Baha died Sunday at the University of Virginia Medical Center in Charlottesville, Virginia, after she was struck by a car turning onto District Avenue near the Shops at Stonefield mall, according to a statement by the Albemarle County Police Department. The vehicle also hit her husband, Mustapha Baha, and their daughter, who were treated for non-life threatening injuries. The accident is under investigation.

The family was visiting Charlottesville to drop off Baha's son at the University of Virginia, according to WVIR-TV.

Baha was head of global developed credit at Los Angeles-based DoubleLine, overseeing investments in fixed and floating-rate corporate and sovereign securities. She had worked with Gundlach for more than two decades, first at TCW Group and later at DoubleLine, which she joined in 2010.

"For a quarter century Bonnie was my trusted colleague and dear friend," Gundlach said in an e-mailed statement. "She was honest and direct, with a sardonic wit perfectly matching her investment skepticism helping shape the DoubleLine philosophy."

USC MASTER'S

Prior to joining DoubleLine, Baha was a managing director and portfolio manager overseeing the corporate bond investments at TCW for 19 years. She originally planned on a career in investment banking after earning a Master of Business Administration at the University of Southern California but was advised in an interview with Goldman Sachs Group that she should try asset management instead.

Read more: Women In Asset Management Winner: Bonnie Baha

"This is a great business for women, and it's a great business if you have a great boss," Baha said in an interview with Bloomberg Markets magazine in 2012. A money manager's performance can be measured in numbers based on the daily price of assets, she said, making it much more objective than measures of investment-banking prowess.

In the interview, Baha said her success as an investor partly came down to not being afraid to make an unpopular call. During the financial crisis, she ordered TCW traders to sell any Lehman Brothers Holdings debt they owned in the first week of September 2008, even at a loss, when the debt was valued at more than 90 cents on the dollar. The bank filed for bankruptcy on Sept. 15, 2008, plunging the value of its debt to single digits.

JOB DESCRIPTION

"People don't pay me to hope; they pay me to make an assessment," Baha said of the trading call. "If you are managing risk by hoping that somebody is going to buy Lehman Brothers or whatever other bank is in trouble, you're not really doing your job."

Three years later she controversially told the trading desk of DoubleLine on Oct. 25 to stop dealing with MF Global Holdings, citing risk management and governance issues. This was despite DoubleLine doing almost $5.4 million of business with the firm in the third quarter. It was a decision backed by Gundlach and once again proved correct after MF Global filed for bankruptcy on Oct. 31.

Read more: Reaching for Returns in a Low-Growth Market

Baha was a co-manager on DoubleLine's $285.5 million Floating Rate, $150 million Multi-Asset Growth, $2.1 billion Income Solutions and $344.5 million Opportunistic Credit funds, according to the firm's website. She was named with Jeffrey Lee in June as co-manager of a new DoubleLine Ultra Short Bond Fund.

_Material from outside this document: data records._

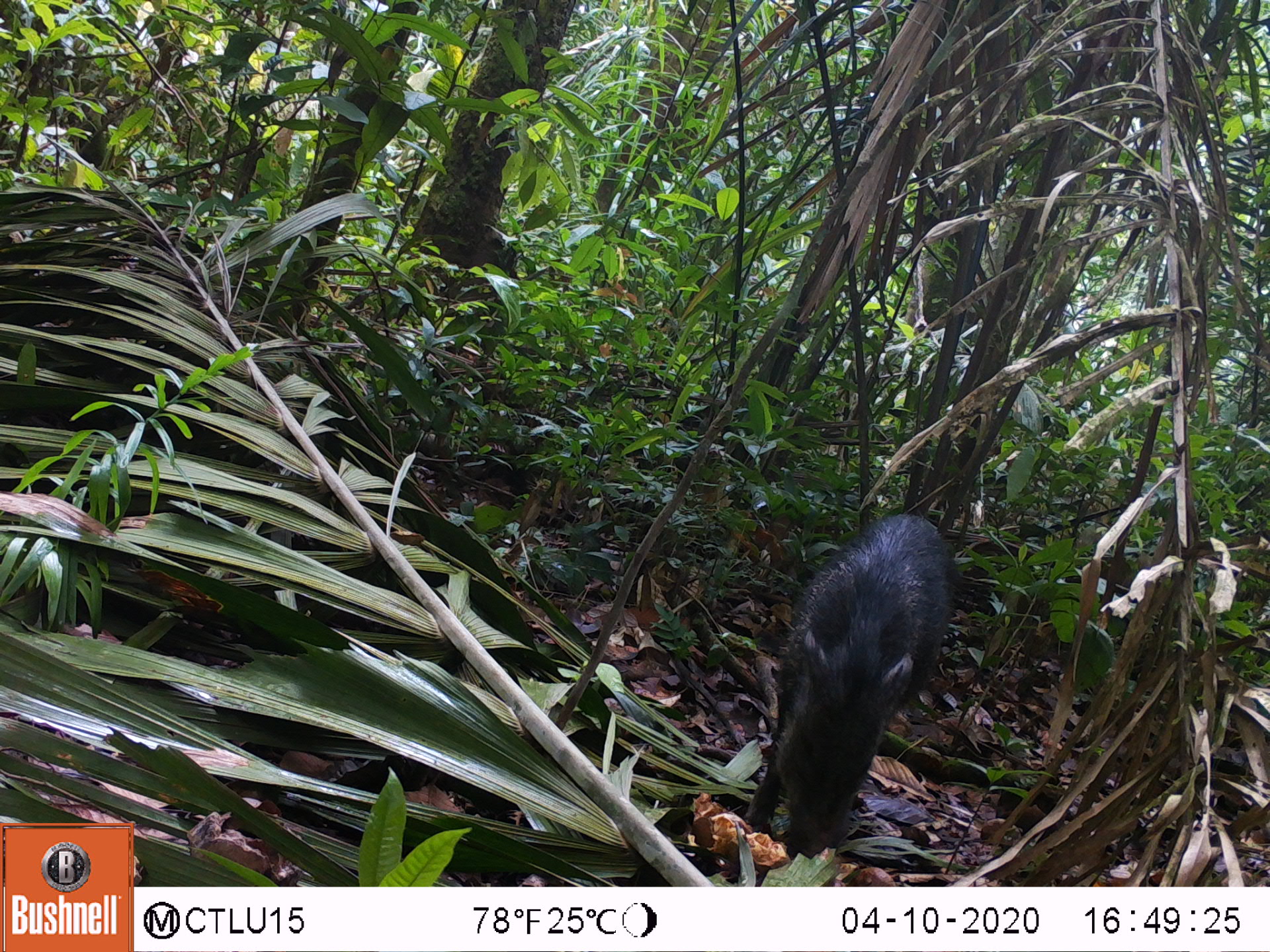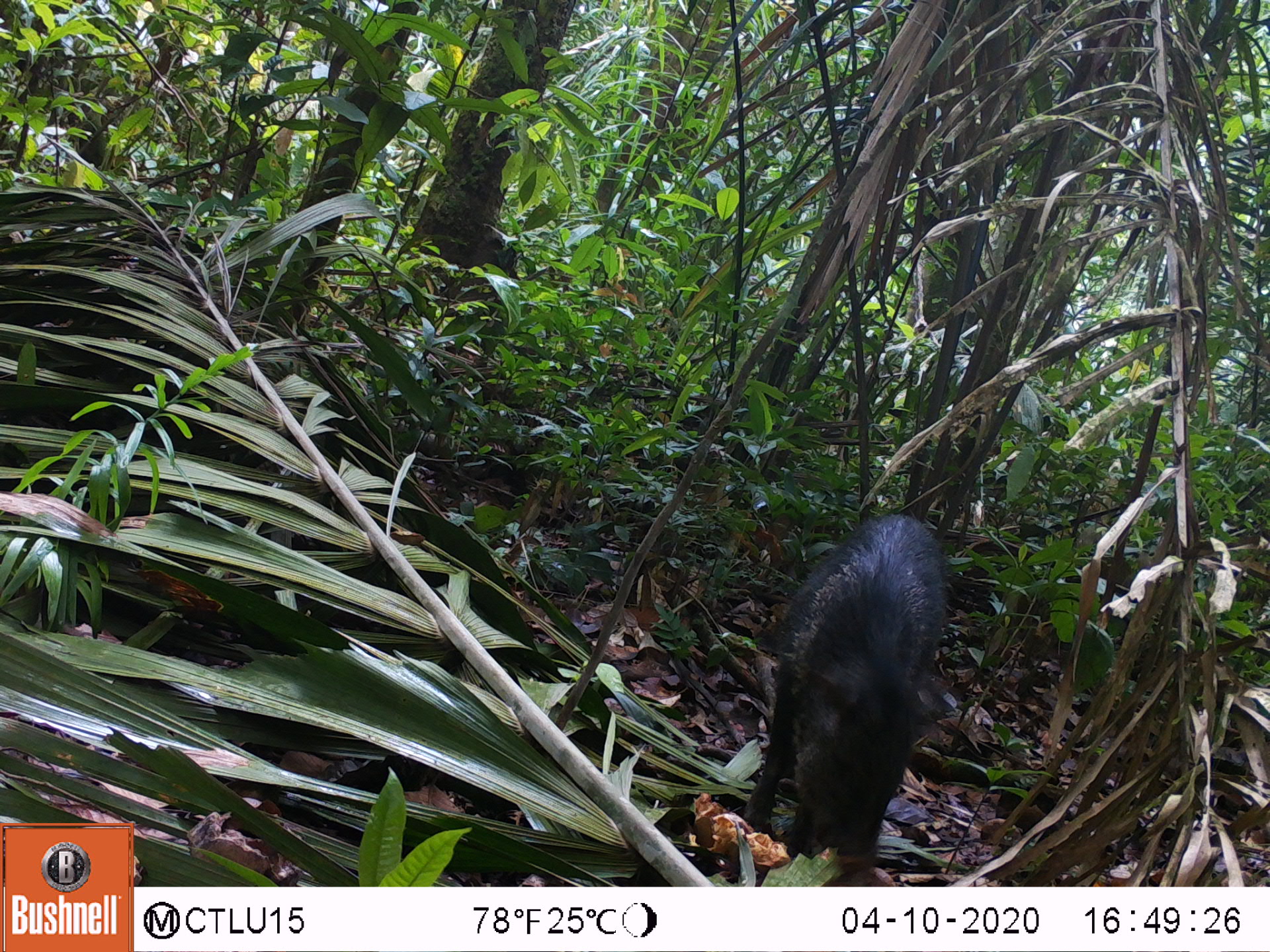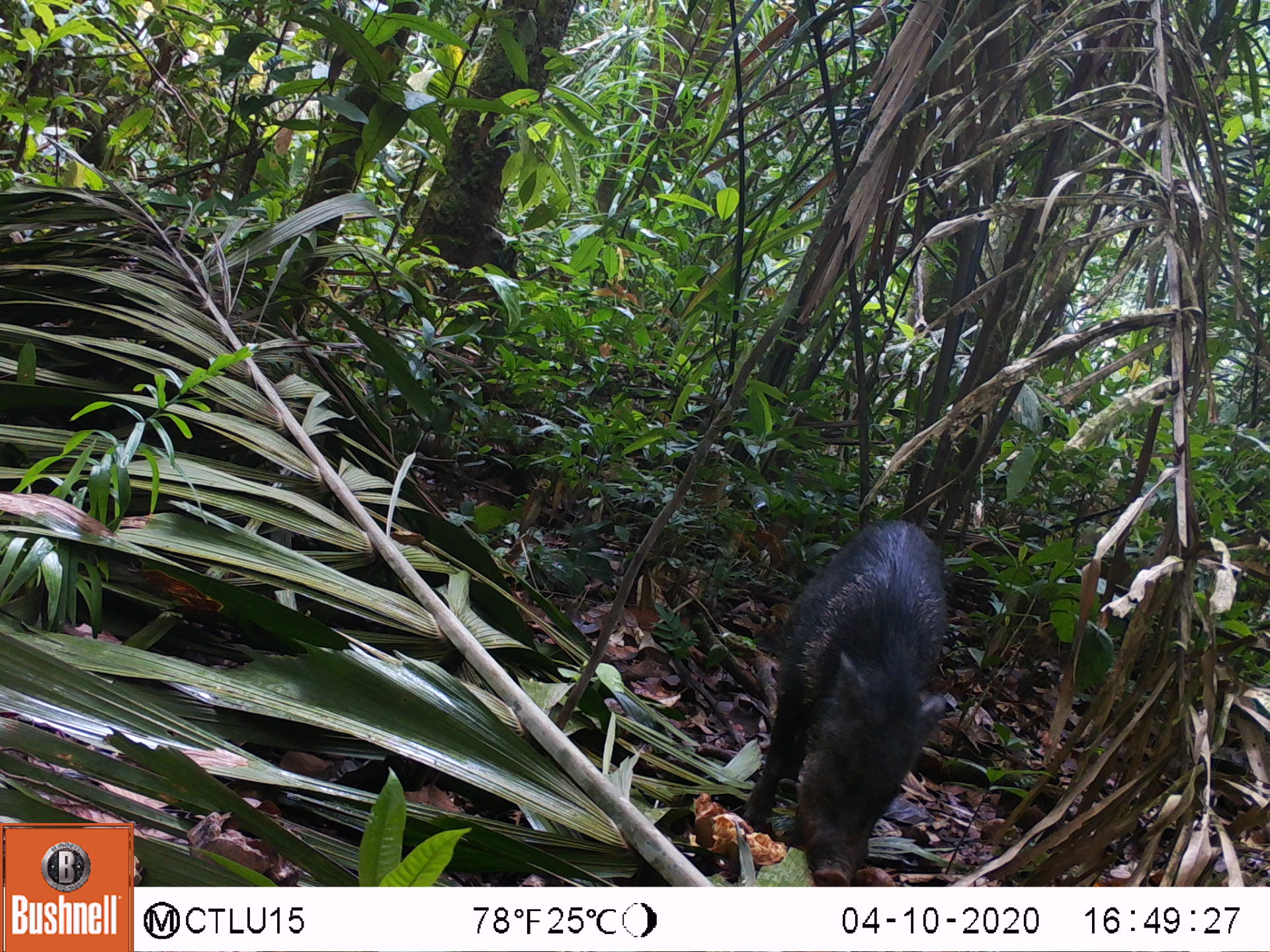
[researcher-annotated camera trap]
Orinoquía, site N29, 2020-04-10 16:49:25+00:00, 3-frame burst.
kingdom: Animalia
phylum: Chordata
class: Mammalia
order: Artiodactyla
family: Tayassuidae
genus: Pecari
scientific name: Pecari tajacu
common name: collared peccary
Collared peccary (Pecari tajacu).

"She will be greatly missed as one of the senior women in fixed income for the past 25 years," Joyce Chang, head of global research at JPMorgan Chase, said in an e-mail. "In addition to her insights and energy, she was a strong mentor and sponsor for other women in the industry."

CLEAR WEATHER

Baha was born in November 1959, according to public records. According to the police report, she was 57.

Baha had a bachelor's degree in political science from the University of California at Irvine and was a CFA charterholder and a Chartered Investment Counselor. She married Algerian-born Mustapha Baha after meeting him at USC. He was listed in good condition, according to a hospital spokesman. No other information was available on the daughter's condition.

The accident occurred at about 1 p.m. in clear weather as Baha, her husband and daughter were walking at an intersection across District Avenue, a four-lane road with a concrete median, from a parking lot to the mall, according to Madeline Curott, an Albemarle County Police Department spokeswoman. There have been two other crashes at the intersection since the shopping center opened in 2012, including a non-fatal accident involving a pedestrian in April, Curott said.

The male driver in Sunday's accident, whom Curott declined to identify, is cooperating with investigators. It was the first fatality this year in Albemarle County involving a pedestrian.